Work instruction 1 >> In the blog post on the Discovery Institute and basic math, list every point that the quoted paragraph states about the mutations themselves.
Work instruction 2 >>
Answer these questions from the blog post on the Discovery Institute and basic math.
(a) On what date was the post written?
(b) What is the title of the post on the DI news site that caught the author's eye?
(c) In which journal did the new study appear?
Work instruction 3 >> Write the next part of the blog post on the Discovery Institute and basic math, picking up after its final paragraph.

Text under study >>

========================================================================

Thursday, July 7, 2011

The Discovery Institute and Basic Math

I know, I haven't been around much. Work has been more than a little too busy. But I have been reading and trying to keep up. Well this little one popped up and I can't resist. So here goes:

What caught my eye was a post over on the so-called DI news site: "Fewer Mutations Means More Time". Since I always thought that the DI argued about any possible beneficial mutation, but maybe I was wrong on that count. I know they have frequently tried to play the odds argument, that is how the odds are much to long for any mutation to form a useful characteristic. Well anyway, this post links over to a new study Nature Genetics that says there might be fewer mutations between human generations than previously thought. So how does the DI spin it?

Here is the paragraph that just cracked me up:


There's another issue that has not been fully addressed. These 60 mutations per generation are very few mutations for natural selection to work with. But humans have a very long generational time. And finally the authors reported that most of these mutations, particularly in the family with the higher mutation rate, occur in the non-coding part of the DNA. Finally, from what we know about mutations that do occur and have a noticeable effect on the person, they are often deleterious or serve to remove some type of function. Rarely are they beneficial and rarely do they add function. The question is, is this really enough mutations and enough time for natural selection to produce novel body plans?

========================================================================

Excerpts from a dataset
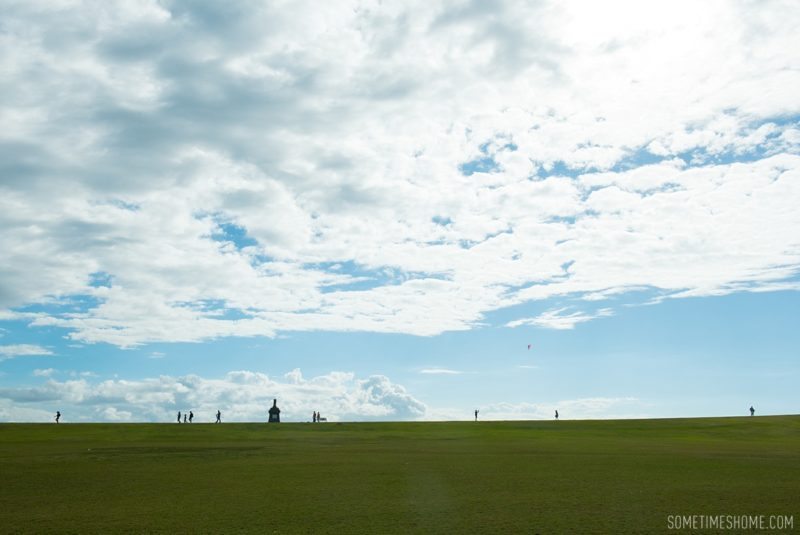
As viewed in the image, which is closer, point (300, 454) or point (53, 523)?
point (53, 523)

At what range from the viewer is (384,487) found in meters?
21.6

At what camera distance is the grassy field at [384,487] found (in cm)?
1573

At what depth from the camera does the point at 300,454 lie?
3566 centimetres

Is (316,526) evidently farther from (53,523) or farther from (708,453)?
(708,453)

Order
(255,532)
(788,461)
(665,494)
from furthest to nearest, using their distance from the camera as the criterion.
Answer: (788,461), (665,494), (255,532)

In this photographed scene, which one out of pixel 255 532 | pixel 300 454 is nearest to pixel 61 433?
pixel 300 454

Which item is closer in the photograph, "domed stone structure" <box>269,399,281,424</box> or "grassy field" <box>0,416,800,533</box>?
"grassy field" <box>0,416,800,533</box>

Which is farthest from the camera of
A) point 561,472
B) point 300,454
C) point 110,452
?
point 110,452

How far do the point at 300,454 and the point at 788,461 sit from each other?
961 inches

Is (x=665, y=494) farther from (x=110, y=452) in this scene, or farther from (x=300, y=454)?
(x=110, y=452)

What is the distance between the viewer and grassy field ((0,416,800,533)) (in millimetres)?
15727

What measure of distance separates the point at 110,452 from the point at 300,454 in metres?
11.8

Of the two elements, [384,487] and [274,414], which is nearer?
[384,487]

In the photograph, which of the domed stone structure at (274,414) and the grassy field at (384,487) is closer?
the grassy field at (384,487)
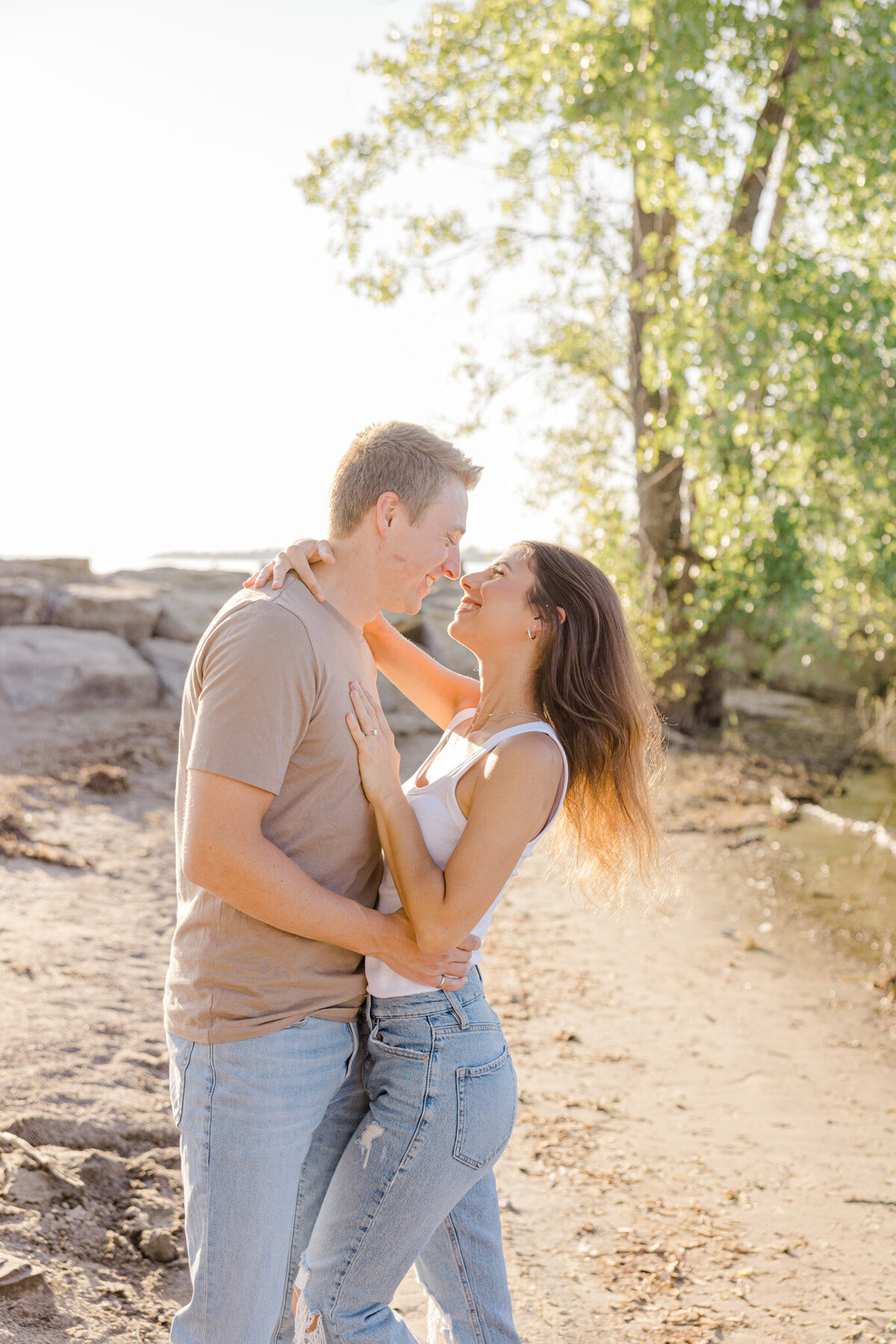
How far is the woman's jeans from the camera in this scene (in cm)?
203

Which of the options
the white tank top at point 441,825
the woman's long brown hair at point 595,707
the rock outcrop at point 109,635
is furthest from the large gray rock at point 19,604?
the white tank top at point 441,825

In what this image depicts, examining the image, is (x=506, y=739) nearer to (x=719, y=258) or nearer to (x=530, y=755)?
(x=530, y=755)

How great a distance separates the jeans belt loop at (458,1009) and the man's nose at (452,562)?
0.86 m

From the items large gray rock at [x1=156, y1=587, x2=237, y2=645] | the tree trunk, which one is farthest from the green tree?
large gray rock at [x1=156, y1=587, x2=237, y2=645]

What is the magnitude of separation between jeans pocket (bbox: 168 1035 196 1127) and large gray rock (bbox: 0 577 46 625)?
10681mm

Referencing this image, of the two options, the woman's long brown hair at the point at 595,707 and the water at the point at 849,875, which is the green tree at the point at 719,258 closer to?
the water at the point at 849,875

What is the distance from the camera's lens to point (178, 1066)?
2.03m

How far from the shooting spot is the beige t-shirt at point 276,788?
1.87 m

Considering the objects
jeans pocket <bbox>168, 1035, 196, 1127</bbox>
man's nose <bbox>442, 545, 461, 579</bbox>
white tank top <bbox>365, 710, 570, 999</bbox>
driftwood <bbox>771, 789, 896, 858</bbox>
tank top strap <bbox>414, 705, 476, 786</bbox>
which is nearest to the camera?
jeans pocket <bbox>168, 1035, 196, 1127</bbox>

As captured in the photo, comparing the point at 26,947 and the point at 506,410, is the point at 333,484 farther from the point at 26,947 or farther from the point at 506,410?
the point at 506,410

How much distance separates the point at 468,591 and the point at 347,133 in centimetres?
1168

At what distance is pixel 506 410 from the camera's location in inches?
578

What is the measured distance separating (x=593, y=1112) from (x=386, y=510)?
356cm

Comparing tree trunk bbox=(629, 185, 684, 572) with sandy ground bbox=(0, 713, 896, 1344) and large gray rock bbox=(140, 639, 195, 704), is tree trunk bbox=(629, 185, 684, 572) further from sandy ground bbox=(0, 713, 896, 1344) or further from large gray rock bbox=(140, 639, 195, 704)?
sandy ground bbox=(0, 713, 896, 1344)
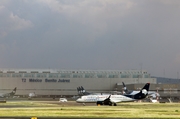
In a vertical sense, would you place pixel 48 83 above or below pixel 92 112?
above

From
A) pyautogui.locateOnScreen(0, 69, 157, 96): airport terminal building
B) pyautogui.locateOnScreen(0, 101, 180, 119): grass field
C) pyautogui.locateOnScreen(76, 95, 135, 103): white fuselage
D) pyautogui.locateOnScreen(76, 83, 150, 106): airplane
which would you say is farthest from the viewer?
pyautogui.locateOnScreen(0, 69, 157, 96): airport terminal building

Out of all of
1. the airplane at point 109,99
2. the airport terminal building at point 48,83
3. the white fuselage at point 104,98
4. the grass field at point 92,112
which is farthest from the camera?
the airport terminal building at point 48,83

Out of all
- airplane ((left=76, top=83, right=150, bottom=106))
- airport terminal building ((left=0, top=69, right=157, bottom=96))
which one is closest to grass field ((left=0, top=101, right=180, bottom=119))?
airplane ((left=76, top=83, right=150, bottom=106))

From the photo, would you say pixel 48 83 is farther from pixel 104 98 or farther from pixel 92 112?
pixel 92 112

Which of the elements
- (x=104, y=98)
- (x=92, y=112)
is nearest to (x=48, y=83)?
(x=104, y=98)

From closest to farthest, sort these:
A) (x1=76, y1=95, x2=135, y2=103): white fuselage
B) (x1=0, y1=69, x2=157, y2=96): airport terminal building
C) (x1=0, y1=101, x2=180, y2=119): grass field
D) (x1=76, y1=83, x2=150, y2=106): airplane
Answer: (x1=0, y1=101, x2=180, y2=119): grass field, (x1=76, y1=83, x2=150, y2=106): airplane, (x1=76, y1=95, x2=135, y2=103): white fuselage, (x1=0, y1=69, x2=157, y2=96): airport terminal building

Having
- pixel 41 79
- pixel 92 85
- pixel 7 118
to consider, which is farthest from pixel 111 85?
pixel 7 118

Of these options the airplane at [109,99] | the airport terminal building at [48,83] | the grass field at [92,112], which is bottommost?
the grass field at [92,112]

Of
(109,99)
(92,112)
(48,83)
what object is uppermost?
(48,83)

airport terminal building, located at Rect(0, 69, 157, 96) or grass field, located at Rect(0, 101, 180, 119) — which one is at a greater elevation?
airport terminal building, located at Rect(0, 69, 157, 96)

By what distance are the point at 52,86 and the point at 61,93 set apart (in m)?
6.28

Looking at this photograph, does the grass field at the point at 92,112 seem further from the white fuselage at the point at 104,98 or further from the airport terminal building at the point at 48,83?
the airport terminal building at the point at 48,83

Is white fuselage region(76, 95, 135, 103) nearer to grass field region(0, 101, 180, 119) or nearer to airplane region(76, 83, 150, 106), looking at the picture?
airplane region(76, 83, 150, 106)

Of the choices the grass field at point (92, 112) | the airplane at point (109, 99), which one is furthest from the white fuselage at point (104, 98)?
the grass field at point (92, 112)
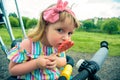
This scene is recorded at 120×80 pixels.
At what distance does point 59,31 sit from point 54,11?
0.37 ft

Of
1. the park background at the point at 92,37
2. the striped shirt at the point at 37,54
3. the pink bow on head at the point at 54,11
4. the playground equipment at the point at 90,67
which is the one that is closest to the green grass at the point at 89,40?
the park background at the point at 92,37

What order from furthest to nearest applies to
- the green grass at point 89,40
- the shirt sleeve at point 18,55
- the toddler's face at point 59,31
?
the green grass at point 89,40, the shirt sleeve at point 18,55, the toddler's face at point 59,31

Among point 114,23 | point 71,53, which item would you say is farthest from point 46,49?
point 114,23

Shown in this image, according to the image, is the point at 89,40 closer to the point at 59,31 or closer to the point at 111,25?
the point at 111,25

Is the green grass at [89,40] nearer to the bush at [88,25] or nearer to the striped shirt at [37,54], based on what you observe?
the bush at [88,25]

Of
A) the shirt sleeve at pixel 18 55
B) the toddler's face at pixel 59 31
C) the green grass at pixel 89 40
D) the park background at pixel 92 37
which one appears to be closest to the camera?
the toddler's face at pixel 59 31

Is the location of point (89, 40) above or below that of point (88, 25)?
below

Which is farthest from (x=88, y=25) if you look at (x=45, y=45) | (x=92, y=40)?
(x=45, y=45)

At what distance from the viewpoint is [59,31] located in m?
1.08

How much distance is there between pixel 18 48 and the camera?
4.00 ft

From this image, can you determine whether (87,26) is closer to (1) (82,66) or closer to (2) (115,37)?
(2) (115,37)

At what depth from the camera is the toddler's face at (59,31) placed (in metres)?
1.07

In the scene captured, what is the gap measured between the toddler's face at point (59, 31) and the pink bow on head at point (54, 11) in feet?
0.09

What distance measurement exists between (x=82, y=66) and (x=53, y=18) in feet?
0.95
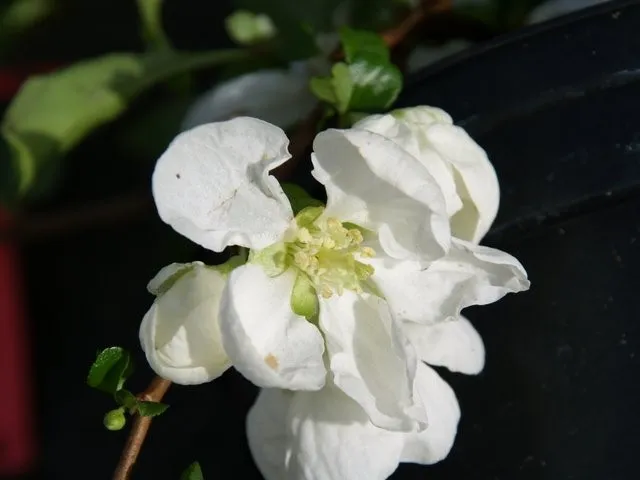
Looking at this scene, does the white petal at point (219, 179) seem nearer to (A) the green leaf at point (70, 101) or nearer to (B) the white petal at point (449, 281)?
(B) the white petal at point (449, 281)

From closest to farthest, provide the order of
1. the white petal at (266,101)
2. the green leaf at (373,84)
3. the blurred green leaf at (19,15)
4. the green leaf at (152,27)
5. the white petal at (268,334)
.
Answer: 1. the white petal at (268,334)
2. the green leaf at (373,84)
3. the white petal at (266,101)
4. the green leaf at (152,27)
5. the blurred green leaf at (19,15)

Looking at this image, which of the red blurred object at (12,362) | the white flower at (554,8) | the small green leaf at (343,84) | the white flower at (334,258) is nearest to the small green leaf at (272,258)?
the white flower at (334,258)

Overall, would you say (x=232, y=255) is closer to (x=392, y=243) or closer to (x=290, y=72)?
(x=392, y=243)

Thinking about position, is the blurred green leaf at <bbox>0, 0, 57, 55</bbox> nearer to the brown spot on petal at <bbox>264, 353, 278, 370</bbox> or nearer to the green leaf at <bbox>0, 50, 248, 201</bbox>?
the green leaf at <bbox>0, 50, 248, 201</bbox>

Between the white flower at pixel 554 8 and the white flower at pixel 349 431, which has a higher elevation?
the white flower at pixel 554 8

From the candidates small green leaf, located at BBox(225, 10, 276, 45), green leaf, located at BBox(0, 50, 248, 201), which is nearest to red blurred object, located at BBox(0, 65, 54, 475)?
green leaf, located at BBox(0, 50, 248, 201)

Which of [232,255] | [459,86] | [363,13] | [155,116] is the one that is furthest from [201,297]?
[155,116]

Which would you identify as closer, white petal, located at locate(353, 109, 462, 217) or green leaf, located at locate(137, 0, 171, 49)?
white petal, located at locate(353, 109, 462, 217)
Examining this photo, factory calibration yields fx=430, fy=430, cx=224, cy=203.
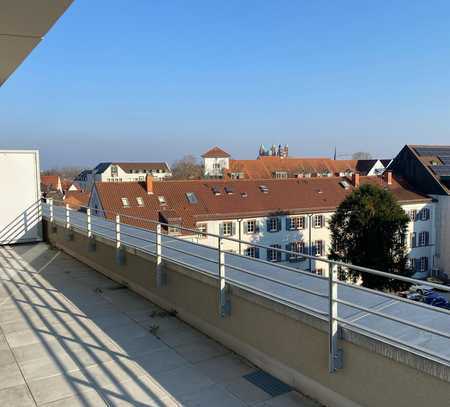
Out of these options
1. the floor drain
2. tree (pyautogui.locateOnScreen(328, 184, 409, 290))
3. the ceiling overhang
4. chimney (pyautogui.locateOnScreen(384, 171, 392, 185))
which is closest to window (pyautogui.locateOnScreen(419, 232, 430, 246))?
chimney (pyautogui.locateOnScreen(384, 171, 392, 185))

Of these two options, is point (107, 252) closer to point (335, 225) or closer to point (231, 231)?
point (335, 225)

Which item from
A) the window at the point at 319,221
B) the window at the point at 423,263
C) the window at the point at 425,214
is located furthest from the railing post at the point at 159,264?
the window at the point at 425,214

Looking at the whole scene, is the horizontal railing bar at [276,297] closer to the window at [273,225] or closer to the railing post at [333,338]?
the railing post at [333,338]

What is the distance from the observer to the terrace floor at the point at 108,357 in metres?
3.80

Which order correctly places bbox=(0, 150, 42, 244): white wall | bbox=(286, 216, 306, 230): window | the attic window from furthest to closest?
bbox=(286, 216, 306, 230): window → the attic window → bbox=(0, 150, 42, 244): white wall

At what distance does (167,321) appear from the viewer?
5766 millimetres

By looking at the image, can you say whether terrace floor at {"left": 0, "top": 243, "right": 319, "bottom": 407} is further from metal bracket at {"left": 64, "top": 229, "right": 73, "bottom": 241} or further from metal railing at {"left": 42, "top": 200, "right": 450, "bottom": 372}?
metal bracket at {"left": 64, "top": 229, "right": 73, "bottom": 241}

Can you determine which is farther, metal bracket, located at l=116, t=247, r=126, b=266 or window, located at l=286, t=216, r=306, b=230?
window, located at l=286, t=216, r=306, b=230

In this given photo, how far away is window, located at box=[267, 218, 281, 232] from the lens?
38.4m

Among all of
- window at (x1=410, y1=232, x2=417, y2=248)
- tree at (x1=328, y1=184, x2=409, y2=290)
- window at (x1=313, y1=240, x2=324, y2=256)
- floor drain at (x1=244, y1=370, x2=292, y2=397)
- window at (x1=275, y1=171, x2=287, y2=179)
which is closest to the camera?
floor drain at (x1=244, y1=370, x2=292, y2=397)

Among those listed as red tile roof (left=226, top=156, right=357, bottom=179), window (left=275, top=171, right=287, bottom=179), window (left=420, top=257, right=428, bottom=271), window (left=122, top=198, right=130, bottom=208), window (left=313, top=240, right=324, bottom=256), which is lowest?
window (left=420, top=257, right=428, bottom=271)

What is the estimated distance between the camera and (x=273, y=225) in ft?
127

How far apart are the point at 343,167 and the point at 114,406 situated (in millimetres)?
97445

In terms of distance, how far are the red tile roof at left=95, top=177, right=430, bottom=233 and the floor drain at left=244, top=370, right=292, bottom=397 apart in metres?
28.9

========================================================================

Answer space 1 >>
- There are 60 mutations per generation, which are very few for natural selection to work with.
- Most of these mutations occur in the non-coding part of the DNA, particularly in the family with the higher mutation rate.
- Mutations that have a noticeable effect on a person are often deleterious or remove some type of function.
- Mutations are rarely beneficial and rarely add function.

Answer space 2 >>
(a) Thursday, July 7, 2011
(b) "Fewer Mutations Means More Time"
(c) Nature Genetics

Answer space 3 >>
The way this reads is that there are ONLY 60 mutations per generation -- human generations. Doesn't the study say 30-60 per individual? So we have millions of children born each day -- each one of them with between 30 and 60 mutations from their parents. Why are these too few for Natural Selection to work with? We are talking about millions of mutations every single day! It's not like all the kids born on the same day have identical mutations, or that all the kids in a generation all have the same set of mutations. This looks like . . . well to me . . . that the DI is doing a little numeric sleight-of-hand and making it sound much different than it really is.

The other part that I find funny is how closely the DI tries to tie the study to what they claim about mutations. Here, read these lines again:


"And finally the authors reported that most of these mutations, particularly in the family with the higher mutation rate, occur in the non-coding part of the DNA. Finally, from what we know about mutations that do occur and have a noticeable effect on the person, they are often deleterious or serve to remove some type of function. Rarely are they beneficial and rarely do they add function." (I added the emphasis)
Who knows this? Isn't this claim that the DI has often repeated, but never substantiated. I recall posted by Olivia Judson discussing mutations and I believe the majority of mutations were benign when it comes to Natural Selection, that is they do not offer an advantage or disadvantage in survival or reproductive opportunity. So it appears the DI is pushing their own unsubstantiated ideas as if they were factual -- in other words typical DI behavior.

1 comment:

rubble said...

Welcome back, Ted.

The DI messed up big time here. In their rush to "disprove" generally accepted evolutionary processes, they commit elementary reading comprehension errors. This is what happens when ideology drives "science reporting."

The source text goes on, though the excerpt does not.